Flamboyant full-forward Warwick Capper should have been leaping for joy after the Swans’ SCG match against Richmond in Round 8, 1986.
That match, played on May 18, saw Capper grab the only 10-goal haul in his 90 games in the red and white from 1983-87 and in 1991.
The only problem was that the Tigers pipped the Swans by a single point after the home side led by six points at the final change.
Capper’s 10 goals from a team total of 16 represented a remarkable achievement as it was the first time a Swans player had kicked 10 goals or more in a match since Jack Graham had kicked 10 goals against Geelong in Round 8, 1948.
Capper’s 10-goal haul also made him only the fifth South Melbourne/Sydney Swans player to reach a double-figure goals tally.
The first was Harold Robertson, who kicked 14 goals against St Kilda in a Round 12 match in 1919.

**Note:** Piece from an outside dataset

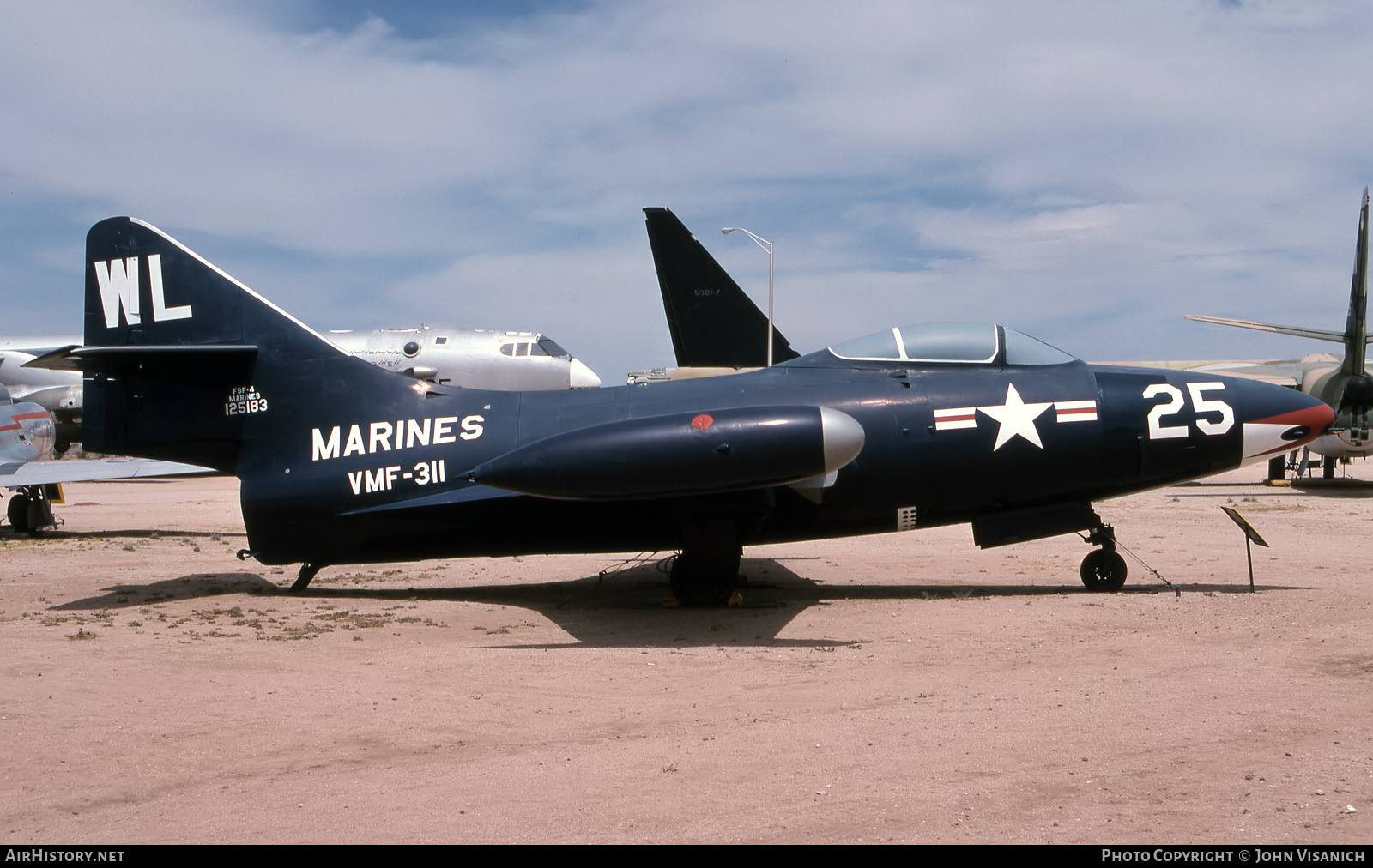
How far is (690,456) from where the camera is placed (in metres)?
A: 8.93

Then followed the great Bob Pratt, who kicked 10 goals or more in a match eight times, with a best tally of 15 (plus three behinds) in a Round 3 match against Essendon in 1934.

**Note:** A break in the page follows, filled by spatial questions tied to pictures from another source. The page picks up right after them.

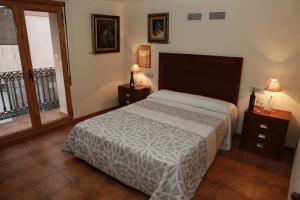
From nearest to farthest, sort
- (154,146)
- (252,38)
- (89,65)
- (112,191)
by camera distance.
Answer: (154,146)
(112,191)
(252,38)
(89,65)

The other 10-up goalkicker was Lindsay White, who booted 10 goals or more in the red and white three times, with a best effort of 12, against Melbourne in Round 5, 1942.
White started his VFL career with Geelong in 1941, but crossed to South Melbourne when the Cats pulled out of the VFL in 1942 because of World War II.

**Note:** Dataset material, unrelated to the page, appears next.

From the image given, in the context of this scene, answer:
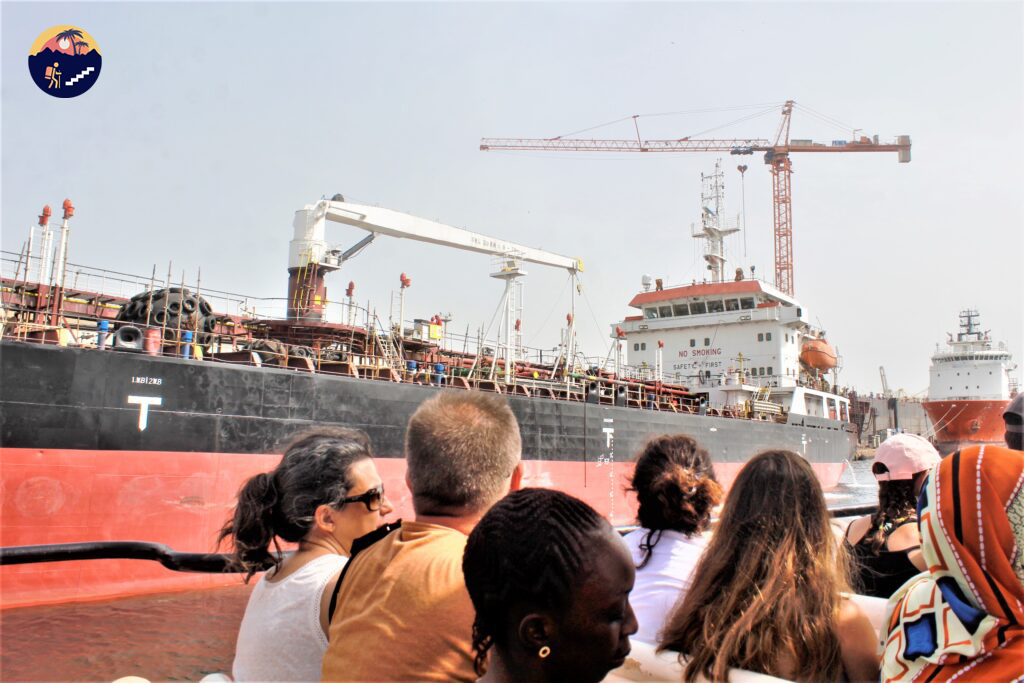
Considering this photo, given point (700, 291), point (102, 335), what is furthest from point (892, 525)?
point (700, 291)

He played just 25 games with South over the 1942-43 seasons before returning to Geelong and, apart from his three double figure goals hauls, kicked nine for South in the losing (to Essendon) 1942 preliminary final.
Capper might have been brilliant in bagging that 10-goal haul against Richmond, but could have won the game for the Swans if a shot for goal just two minutes from the final siren had not drifted away for a behind.
Capper kicked his first eight goals on debutant Tiger full-back Des Ryan and Richmond coach Tony Jewell then was forced into moving the experienced Jim Jess onto the Swans’ white-booted wonder.
Jewell explained after the match that he should have made the switch earlier in the game but explained that he did not want to “destroy the kid’s confidence”.
Jewell’s gamble paid off and Ryan went on to play 56 games with Richmond.
The Swans’ other good players in the narrowest of defeats were Dennis Carroll, Gerard Healy, Bernard Toohey and Paul Hawke.